Several groups have applied ML models to assist in guide design for Cas9-based CRISPR applications that range from simple linear regression models to more complex deep learning models including the bidirectional LSTM (long short-term memory networks) that is part of DeepHF prediction software10, or make use of convolutional neural networks11. The work presented here was directed at a ML determination of degenerate crRNA spacer sequence attributes that would prove easy to use for prospective design of Cas13a detection assays. This builds on our prior work using high-throughput crRNA screening aimed at finding the common characteristics of crRNA molecules for use in Cas13a based detection assays12,13. Our initial goal was to experimentally identify the smallest number of degenerate crRNAs that could activate Cas13a collateral activity to produce a simple binary result for the presence or absence of any member of a phylogenetically diverse group. Subsequently, we applied the RuleFit decision tree machine learning algorithm to find the spacer sequence attributes that determine Cas13a nuclease activity.

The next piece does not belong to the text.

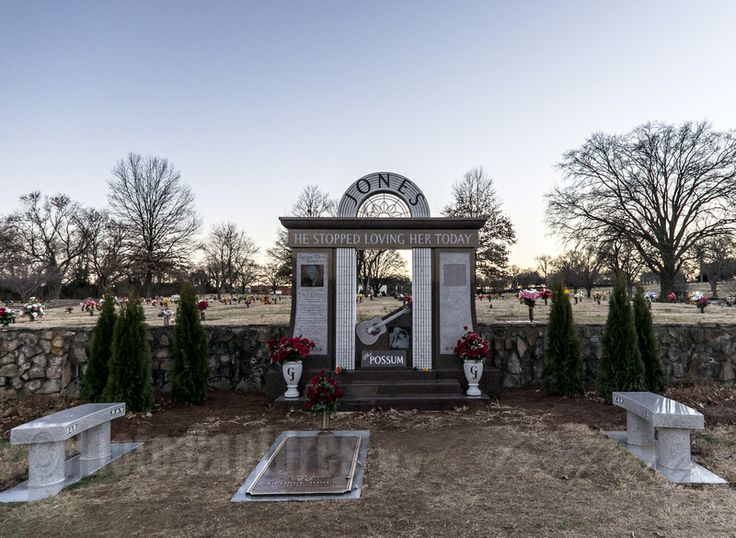 Woodlawn Memorial Park Cemetery Home, Country music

Using LASV as a model taxon, we approached this using the following steps:

  1. 1.

    Selection of conserved regions of LASV genomes,

  2. 2.

    Tiled design of degenerate sequences in the complementary spacer regions of crRNAs across those conserved genomic regions,

  3. 3.

    High-throughput screening of the candidate degenerate crRNAs against complementary synthetic targets,

  4. 4.

    High-throughput screening of the selected high performing degenerate crRNAs against targets representing all lineages of LASV (our intended target) and target representing closely related viral species (near-neighbors), and,

  5. 5.

    Use of a machine learning algorithm to analyze the datasets obtained in step (4) to identify the generalizable crRNA design rules for detection of highly variable targets.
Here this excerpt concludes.